Effect of resistant clone supernatants on Vero cells. (A) Supernatants (1 ml) from clones H6 and #14 were added to Vero cells (2.5 × 10⁶/ml in complete media in a 24 well plate; ∼35% confluency) overnight, washed 24 h later and supplemented with complete media. Each week, supernatants (1 ml) were collected and concentrated using mixture of nanoparticles NT080 + NT082 (to concentrate exosomes; 50 μl of 30% slurry) and NT086 (to concentrate potential virus; 50 μl of 30% slurry) overnight at 4°C. Samples were pelleted the next day, washed, and total RNA was isolated for qRT/PCR. “S0” denotes the starting material and “S1–3” was supernatants from treated Vero cells in weeks 1–3. (B) Similar to (A), except that the total RNA was isolated from the cell pellets prior to qRT/PCR for Rift RNAs. GAPDH served as internal control for RNA expression. (C) Total RNA was isolated from Jurkat and U937 cells treated with exosome-containing preparations from Vero or resistant clone #14 after 2 and 4 days. qRT-PCR analysis were conducted with primers specific for NSs.

FIGURE 8

Effect of RVFV infection in immune cells. (A) Immune cells including T-cells (Jurkat) and monocytes (U937) were grown to log phase of growth in complete media (1.5 × 10⁶ cells/ml).
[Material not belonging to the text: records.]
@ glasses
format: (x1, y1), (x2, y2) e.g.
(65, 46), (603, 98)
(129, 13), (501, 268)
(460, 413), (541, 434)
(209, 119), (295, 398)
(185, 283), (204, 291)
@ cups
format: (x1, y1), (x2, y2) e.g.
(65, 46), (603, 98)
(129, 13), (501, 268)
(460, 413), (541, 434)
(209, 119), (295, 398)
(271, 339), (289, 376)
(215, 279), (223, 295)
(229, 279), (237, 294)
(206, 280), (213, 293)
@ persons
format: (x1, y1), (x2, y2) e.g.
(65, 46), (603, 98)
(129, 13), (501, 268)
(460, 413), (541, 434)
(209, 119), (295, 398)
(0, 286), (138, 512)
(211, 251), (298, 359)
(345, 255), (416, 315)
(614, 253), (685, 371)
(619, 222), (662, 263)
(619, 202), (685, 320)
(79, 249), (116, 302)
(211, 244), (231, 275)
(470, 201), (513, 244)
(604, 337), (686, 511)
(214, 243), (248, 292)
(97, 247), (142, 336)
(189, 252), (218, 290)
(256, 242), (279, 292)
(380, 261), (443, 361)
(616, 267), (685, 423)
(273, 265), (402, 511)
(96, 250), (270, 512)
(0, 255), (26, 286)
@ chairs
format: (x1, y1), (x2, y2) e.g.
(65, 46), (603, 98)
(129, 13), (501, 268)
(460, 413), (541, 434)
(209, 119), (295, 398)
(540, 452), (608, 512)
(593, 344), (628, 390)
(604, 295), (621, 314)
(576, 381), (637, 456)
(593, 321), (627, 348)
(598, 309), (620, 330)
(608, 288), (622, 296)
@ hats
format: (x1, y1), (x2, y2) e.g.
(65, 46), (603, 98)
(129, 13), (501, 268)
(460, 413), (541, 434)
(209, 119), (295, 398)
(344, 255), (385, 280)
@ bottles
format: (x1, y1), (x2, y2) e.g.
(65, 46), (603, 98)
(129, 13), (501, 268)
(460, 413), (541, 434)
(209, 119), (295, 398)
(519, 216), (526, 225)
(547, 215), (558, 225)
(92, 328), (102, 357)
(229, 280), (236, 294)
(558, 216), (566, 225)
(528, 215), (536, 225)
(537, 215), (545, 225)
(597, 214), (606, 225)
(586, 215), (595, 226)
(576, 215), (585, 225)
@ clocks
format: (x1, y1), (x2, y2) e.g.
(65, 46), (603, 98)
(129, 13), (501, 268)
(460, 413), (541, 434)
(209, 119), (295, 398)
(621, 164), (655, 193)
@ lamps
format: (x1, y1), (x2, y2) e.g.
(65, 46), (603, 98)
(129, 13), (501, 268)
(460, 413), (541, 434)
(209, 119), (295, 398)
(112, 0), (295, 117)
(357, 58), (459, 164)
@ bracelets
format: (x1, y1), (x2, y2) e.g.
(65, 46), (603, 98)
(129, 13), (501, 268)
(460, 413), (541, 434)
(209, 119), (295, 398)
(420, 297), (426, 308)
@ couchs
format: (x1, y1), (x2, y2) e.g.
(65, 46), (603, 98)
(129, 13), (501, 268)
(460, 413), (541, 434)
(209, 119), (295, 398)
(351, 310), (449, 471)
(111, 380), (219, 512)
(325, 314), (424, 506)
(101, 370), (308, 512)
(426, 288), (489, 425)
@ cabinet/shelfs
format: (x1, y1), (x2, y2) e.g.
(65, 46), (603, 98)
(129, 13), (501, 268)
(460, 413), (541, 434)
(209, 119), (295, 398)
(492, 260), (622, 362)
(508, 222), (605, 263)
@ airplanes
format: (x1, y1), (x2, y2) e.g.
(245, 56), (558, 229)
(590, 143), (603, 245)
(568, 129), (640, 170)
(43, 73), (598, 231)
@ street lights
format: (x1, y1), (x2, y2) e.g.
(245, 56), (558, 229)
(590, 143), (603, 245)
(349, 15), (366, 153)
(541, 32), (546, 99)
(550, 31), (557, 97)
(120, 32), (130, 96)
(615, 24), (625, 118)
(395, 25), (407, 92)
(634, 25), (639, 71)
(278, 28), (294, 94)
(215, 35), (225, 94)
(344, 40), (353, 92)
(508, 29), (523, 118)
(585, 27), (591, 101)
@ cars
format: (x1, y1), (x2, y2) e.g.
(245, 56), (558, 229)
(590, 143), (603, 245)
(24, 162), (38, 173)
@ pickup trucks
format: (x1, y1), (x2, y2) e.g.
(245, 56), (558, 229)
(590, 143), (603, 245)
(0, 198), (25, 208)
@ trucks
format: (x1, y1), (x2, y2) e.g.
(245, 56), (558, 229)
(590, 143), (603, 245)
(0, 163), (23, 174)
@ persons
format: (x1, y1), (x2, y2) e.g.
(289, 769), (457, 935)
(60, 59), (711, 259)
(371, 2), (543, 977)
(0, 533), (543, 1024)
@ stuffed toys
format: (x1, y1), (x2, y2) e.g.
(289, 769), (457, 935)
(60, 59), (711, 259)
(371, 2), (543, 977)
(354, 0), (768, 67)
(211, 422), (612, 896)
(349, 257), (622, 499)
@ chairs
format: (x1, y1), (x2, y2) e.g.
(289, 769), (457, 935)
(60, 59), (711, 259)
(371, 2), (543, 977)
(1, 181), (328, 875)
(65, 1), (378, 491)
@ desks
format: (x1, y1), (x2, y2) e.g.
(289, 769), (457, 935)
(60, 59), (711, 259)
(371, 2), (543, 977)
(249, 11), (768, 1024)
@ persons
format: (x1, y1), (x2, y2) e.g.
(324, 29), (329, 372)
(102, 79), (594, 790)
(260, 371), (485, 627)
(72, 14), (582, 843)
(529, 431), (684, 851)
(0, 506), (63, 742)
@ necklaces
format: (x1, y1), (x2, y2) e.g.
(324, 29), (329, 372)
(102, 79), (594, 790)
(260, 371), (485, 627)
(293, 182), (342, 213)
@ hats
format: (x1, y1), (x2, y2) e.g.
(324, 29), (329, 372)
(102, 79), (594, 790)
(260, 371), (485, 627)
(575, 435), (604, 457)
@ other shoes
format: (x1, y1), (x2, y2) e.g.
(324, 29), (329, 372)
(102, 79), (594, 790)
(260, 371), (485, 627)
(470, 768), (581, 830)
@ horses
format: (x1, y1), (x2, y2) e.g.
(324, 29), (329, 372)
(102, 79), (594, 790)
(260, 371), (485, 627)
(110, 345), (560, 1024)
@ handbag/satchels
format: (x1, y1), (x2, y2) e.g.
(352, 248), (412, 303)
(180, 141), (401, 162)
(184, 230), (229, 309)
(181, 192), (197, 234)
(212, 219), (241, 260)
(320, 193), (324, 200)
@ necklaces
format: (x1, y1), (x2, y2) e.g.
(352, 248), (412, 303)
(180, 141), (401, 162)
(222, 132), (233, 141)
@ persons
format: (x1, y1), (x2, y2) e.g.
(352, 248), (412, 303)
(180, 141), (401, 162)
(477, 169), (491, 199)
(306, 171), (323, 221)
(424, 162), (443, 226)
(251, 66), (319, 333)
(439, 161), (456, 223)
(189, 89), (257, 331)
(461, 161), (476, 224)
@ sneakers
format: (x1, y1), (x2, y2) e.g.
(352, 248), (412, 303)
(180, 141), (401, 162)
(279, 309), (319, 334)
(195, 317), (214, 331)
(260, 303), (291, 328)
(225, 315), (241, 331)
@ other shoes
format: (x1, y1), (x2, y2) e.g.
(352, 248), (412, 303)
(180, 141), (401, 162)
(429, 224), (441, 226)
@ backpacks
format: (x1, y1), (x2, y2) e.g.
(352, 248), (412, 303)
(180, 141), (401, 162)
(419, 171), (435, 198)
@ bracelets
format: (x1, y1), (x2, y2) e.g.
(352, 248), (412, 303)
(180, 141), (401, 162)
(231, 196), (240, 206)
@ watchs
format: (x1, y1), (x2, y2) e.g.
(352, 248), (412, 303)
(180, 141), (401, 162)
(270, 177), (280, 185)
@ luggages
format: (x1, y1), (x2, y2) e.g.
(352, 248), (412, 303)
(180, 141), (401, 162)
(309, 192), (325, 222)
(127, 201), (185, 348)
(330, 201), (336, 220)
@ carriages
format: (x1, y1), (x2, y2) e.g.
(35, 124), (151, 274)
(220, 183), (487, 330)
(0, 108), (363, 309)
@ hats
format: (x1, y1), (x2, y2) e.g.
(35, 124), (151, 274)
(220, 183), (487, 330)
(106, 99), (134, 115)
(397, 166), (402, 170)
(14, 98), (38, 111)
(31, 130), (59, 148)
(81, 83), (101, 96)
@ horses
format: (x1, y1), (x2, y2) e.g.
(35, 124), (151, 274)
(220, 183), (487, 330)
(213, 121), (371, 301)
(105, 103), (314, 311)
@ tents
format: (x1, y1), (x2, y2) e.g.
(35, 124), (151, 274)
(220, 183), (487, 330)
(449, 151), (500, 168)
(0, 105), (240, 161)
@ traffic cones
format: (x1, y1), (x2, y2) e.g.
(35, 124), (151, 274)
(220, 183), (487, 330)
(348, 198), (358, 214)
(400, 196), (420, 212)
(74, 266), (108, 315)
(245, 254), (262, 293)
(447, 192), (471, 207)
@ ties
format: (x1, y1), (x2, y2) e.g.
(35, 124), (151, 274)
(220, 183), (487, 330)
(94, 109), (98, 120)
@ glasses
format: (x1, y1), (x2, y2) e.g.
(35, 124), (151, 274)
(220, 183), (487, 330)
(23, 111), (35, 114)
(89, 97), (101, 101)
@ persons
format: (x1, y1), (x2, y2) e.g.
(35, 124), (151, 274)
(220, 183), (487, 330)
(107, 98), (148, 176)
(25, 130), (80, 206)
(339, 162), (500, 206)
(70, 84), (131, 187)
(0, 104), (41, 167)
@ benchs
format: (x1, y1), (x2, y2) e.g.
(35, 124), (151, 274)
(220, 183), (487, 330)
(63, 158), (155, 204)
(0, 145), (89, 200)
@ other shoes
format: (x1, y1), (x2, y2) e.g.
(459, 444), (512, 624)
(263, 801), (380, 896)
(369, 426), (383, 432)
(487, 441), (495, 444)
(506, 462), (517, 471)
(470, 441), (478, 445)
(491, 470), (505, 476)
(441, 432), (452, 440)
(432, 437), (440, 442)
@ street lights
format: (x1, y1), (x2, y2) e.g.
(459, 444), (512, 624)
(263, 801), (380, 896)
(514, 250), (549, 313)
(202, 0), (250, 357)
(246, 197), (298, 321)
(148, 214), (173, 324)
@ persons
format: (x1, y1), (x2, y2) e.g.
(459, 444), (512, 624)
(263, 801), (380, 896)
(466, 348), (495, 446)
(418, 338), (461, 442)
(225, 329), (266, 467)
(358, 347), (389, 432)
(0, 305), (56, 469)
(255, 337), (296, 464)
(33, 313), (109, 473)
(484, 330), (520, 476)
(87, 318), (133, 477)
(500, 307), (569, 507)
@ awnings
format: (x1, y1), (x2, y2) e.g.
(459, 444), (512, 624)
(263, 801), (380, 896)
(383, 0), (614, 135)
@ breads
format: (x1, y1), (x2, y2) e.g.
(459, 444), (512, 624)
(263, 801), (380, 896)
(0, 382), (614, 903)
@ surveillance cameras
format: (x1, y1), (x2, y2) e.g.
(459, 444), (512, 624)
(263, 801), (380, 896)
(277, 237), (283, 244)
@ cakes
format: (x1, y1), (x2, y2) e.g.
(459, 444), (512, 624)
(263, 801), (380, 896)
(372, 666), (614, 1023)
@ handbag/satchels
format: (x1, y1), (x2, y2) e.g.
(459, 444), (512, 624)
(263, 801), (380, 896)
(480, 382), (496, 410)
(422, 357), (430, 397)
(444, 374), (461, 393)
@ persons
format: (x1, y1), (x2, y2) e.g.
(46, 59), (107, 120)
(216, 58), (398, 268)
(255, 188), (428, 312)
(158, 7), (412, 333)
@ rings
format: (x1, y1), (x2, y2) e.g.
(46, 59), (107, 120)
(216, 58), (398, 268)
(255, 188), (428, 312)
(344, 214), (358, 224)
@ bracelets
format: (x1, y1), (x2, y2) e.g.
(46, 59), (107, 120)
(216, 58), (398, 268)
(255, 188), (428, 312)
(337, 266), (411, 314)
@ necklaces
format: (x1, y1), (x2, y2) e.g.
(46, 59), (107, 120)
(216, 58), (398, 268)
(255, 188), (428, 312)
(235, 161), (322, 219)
RVFV (epitope-tagged MP12) at MOI of 0.1 and 1.0 were used for infection of immune cells and Vero cells as a positive control. Cultures were incubated for 5 days as 37°C (without removing the virus) and cell viability were assayed using CellTiter-Glo. Results in (A) are from three independent experiments. Similar results were also observed with the wild type un-tagged MP12 (data not shown). (B) Similar to (A) except cells infected at MOI of 1 after 5 days were used for cell morphology using light microscopy.